* Task goal: Copy the records below word for word, starting at the line that contains "According to this" and ending with the last line of the records.

* Dataset rows:

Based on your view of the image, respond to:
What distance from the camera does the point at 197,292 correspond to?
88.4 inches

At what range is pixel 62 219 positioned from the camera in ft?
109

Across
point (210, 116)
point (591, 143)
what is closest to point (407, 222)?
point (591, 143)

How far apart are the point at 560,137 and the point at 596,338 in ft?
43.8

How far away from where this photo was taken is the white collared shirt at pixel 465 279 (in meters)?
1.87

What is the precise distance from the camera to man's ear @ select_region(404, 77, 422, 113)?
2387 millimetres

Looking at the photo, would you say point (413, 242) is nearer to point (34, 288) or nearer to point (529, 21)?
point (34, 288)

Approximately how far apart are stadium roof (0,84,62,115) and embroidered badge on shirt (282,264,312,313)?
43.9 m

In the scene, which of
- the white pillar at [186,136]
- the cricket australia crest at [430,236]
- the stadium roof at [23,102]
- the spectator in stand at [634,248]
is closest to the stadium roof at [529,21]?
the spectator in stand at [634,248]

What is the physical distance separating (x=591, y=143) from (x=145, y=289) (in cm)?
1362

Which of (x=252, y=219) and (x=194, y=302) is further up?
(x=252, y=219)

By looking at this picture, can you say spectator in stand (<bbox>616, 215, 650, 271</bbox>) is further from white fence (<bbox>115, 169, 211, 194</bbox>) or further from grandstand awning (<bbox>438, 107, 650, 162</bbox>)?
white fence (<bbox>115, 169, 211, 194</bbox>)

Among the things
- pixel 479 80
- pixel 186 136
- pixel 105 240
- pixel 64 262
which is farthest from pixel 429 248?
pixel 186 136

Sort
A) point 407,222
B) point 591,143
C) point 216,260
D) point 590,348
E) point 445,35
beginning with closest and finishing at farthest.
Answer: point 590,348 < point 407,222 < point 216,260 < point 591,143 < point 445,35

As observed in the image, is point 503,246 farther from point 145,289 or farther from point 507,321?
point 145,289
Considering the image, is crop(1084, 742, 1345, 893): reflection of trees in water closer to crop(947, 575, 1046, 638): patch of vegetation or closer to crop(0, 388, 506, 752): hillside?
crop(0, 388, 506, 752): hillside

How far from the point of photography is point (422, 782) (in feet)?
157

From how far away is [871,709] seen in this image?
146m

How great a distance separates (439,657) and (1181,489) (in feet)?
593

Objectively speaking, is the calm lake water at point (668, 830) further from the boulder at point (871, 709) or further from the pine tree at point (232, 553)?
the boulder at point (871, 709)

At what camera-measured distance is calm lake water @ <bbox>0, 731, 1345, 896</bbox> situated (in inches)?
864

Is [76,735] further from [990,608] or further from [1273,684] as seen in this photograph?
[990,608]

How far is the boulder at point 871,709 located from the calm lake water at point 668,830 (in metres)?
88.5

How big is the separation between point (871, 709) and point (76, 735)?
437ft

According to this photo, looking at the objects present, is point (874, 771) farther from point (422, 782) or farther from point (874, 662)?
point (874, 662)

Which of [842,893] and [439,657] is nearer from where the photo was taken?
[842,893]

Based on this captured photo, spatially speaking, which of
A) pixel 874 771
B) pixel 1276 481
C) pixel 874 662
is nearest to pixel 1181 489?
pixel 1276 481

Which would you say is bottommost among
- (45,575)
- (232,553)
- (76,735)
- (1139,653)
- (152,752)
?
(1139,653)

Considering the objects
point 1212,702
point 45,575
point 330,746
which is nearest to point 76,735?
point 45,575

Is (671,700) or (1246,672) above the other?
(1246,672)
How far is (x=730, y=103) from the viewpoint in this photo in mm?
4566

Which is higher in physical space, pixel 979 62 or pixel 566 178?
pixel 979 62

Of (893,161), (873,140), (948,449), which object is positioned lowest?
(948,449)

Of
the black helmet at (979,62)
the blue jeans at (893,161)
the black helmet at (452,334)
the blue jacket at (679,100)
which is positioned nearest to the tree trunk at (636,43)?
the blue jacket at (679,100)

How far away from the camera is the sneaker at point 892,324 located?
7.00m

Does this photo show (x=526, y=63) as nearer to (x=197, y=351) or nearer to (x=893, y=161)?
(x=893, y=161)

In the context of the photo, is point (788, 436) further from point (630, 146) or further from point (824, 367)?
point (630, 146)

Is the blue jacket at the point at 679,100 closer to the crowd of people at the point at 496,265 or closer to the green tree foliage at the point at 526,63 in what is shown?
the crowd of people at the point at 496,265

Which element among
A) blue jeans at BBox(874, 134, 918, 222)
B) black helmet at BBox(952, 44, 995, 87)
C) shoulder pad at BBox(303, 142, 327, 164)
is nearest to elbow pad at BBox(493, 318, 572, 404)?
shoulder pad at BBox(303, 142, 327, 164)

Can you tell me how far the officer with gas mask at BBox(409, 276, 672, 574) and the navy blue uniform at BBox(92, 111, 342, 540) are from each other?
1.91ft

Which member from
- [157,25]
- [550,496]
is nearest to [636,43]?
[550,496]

* Task response:
According to this photo, looking at the objects present, is point (874, 771) farther from point (422, 782) or farther from point (874, 662)?
point (874, 662)

Which of [842,893] and [439,657] is nearer from where the photo was taken?
[842,893]

Based on this captured photo, spatially speaking, which of
A) pixel 874 771
B) pixel 1276 481
C) pixel 874 662
is nearest to pixel 1181 489?
pixel 1276 481

Which would you say is bottommost among
- (45,575)
- (232,553)
- (76,735)
- (1139,653)
- (152,752)
?
(1139,653)

Considering the objects
point 1212,702
point 45,575
point 330,746
which is nearest to point 76,735?
point 45,575

Is (671,700) or (1246,672) above the other?
(1246,672)
How far is (x=730, y=103) from the viewpoint in this photo in mm?
4566

Which is higher in physical space, pixel 979 62 or pixel 566 178?
pixel 979 62

Of (893,161), (873,140), (948,449), which object is positioned lowest?
(948,449)

Of
the black helmet at (979,62)
the blue jeans at (893,161)
the black helmet at (452,334)
the blue jacket at (679,100)
which is positioned nearest to the tree trunk at (636,43)?
the blue jacket at (679,100)

How far away from the camera is the sneaker at point 892,324 located?
7.00m

Does this photo show (x=526, y=63) as nearer to (x=197, y=351) or nearer to (x=893, y=161)?
(x=893, y=161)

In the context of the photo, is point (788, 436) further from point (630, 146) or further from point (824, 367)?
point (630, 146)

Is the blue jacket at the point at 679,100 closer to the crowd of people at the point at 496,265 or closer to the green tree foliage at the point at 526,63 in what is shown?
the crowd of people at the point at 496,265

Which element among
A) blue jeans at BBox(874, 134, 918, 222)
B) black helmet at BBox(952, 44, 995, 87)
C) shoulder pad at BBox(303, 142, 327, 164)
is nearest to elbow pad at BBox(493, 318, 572, 404)?
shoulder pad at BBox(303, 142, 327, 164)

Can you tell me how far the officer with gas mask at BBox(409, 276, 672, 574) and the navy blue uniform at BBox(92, 111, 342, 540) are from each other?
1.91ft

Which member from
- [157,25]
- [550,496]
is nearest to [636,43]?
[550,496]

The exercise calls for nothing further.